* EXTRACT TO READ
◇ ◇ ◇ ◇ ◇ ◇ ◇

If the director finds grounds under the decertification procedures for revoking a self-insurance group certificate because of actions of the group or the group's representative, then the group's certificate must be withdrawn.  If the grounds are based on actions of an employer member of the group or the employer's representative, then the employer's membership in the group must be canceled.

 

Actions of the director may be appealed as in other industrial insurance cases.

 

Other provisions

 

Service companies and their employees may not have a financial interest in an administrator.  An administrator or its employees may not have a financial interest in a service company.

 

A person soliciting membership in a self-insurance group must have an insurance solicitor permit unless the person is an employee of a self-insurance group, its administrator, or its service company.  No person may make a material misrepresentation or omission of a material fact in connection with the solicitation of membership in a self-insurance group.

 

The director is authorized to adopt rules to implement the self-insurance group provisions, including rules implementing administrative assessments.

 

Appropriation:  None.

 

Fiscal Note:  Available.

 

Effective Date:  Ninety days after adjournment of session in which bill is passed.

◇ ◇ ◇ ◇ ◇ ◇ ◇

* REQUIRED ACTION
Extract the portion of the self-insurance group bill summary starting at "Service companies and" and ending at "implementing administrative assessments.".

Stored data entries

◇ ◇ ◇ ◇ ◇ ◇ ◇

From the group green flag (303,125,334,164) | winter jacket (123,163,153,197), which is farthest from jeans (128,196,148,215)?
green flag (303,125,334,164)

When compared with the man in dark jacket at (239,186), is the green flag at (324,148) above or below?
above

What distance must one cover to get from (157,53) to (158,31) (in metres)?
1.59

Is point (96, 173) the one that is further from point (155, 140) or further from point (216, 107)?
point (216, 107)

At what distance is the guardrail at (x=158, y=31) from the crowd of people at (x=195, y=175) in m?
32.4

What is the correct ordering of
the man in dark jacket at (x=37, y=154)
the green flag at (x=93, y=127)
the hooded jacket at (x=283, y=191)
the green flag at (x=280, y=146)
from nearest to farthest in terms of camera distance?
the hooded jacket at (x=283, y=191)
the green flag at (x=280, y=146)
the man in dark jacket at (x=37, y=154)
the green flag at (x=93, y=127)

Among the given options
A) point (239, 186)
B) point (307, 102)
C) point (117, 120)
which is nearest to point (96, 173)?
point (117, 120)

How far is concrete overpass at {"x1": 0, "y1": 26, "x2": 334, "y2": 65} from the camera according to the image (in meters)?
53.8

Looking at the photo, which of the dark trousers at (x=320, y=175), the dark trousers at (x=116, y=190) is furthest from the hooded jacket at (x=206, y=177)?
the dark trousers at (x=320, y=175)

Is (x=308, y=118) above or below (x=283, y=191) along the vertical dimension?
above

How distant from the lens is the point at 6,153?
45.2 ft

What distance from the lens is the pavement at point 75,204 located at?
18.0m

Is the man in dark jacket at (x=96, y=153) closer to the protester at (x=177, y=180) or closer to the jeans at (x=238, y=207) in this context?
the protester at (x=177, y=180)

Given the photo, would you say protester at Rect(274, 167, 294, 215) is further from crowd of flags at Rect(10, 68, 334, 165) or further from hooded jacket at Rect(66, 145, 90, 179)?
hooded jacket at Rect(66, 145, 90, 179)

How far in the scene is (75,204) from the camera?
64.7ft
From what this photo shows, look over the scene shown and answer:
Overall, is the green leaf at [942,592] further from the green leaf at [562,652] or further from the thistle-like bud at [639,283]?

◇ ◇ ◇ ◇ ◇ ◇ ◇

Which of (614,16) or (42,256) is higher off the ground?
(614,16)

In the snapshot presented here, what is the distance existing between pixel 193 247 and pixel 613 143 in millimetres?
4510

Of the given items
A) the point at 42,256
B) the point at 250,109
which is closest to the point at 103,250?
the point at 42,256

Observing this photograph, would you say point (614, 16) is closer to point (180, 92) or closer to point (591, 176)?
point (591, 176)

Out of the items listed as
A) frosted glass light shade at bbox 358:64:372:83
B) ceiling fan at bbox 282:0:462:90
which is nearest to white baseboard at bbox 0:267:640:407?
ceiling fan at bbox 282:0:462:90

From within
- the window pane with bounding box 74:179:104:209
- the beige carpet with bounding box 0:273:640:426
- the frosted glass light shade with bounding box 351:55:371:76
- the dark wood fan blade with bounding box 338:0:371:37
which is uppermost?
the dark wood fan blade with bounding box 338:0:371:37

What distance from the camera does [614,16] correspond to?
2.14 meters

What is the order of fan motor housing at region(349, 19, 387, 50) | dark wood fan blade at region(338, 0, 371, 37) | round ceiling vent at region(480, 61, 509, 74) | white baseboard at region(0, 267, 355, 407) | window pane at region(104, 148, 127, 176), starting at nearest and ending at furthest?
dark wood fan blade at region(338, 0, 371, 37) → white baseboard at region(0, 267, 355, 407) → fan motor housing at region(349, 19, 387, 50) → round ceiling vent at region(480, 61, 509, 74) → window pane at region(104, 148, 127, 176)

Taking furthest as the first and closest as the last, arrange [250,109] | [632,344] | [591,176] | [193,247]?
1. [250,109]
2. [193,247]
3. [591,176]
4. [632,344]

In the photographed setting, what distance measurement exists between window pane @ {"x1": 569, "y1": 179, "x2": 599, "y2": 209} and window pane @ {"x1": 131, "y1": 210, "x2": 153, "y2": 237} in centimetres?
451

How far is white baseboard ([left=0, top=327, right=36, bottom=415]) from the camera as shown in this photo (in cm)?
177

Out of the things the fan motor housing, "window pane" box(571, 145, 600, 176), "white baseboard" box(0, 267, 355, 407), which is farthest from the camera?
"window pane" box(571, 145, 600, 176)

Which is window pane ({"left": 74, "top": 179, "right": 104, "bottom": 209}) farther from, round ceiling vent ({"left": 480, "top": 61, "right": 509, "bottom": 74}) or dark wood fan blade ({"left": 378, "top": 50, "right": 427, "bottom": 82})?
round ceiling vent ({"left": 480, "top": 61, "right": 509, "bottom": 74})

◇ ◇ ◇ ◇ ◇ ◇ ◇

* SOLUTION FOR THIS PROBLEM
Service companies and their employees may not have a financial interest in an administrator.  An administrator or its employees may not have a financial interest in a service company.

 

A person soliciting membership in a self-insurance group must have an insurance solicitor permit unless the person is an employee of a self-insurance group, its administrator, or its service company.  No person may make a material misrepresentation or omission of a material fact in connection with the solicitation of membership in a self-insurance group.

 

The director is authorized to adopt rules to implement the self-insurance group provisions, including rules implementing administrative assessments.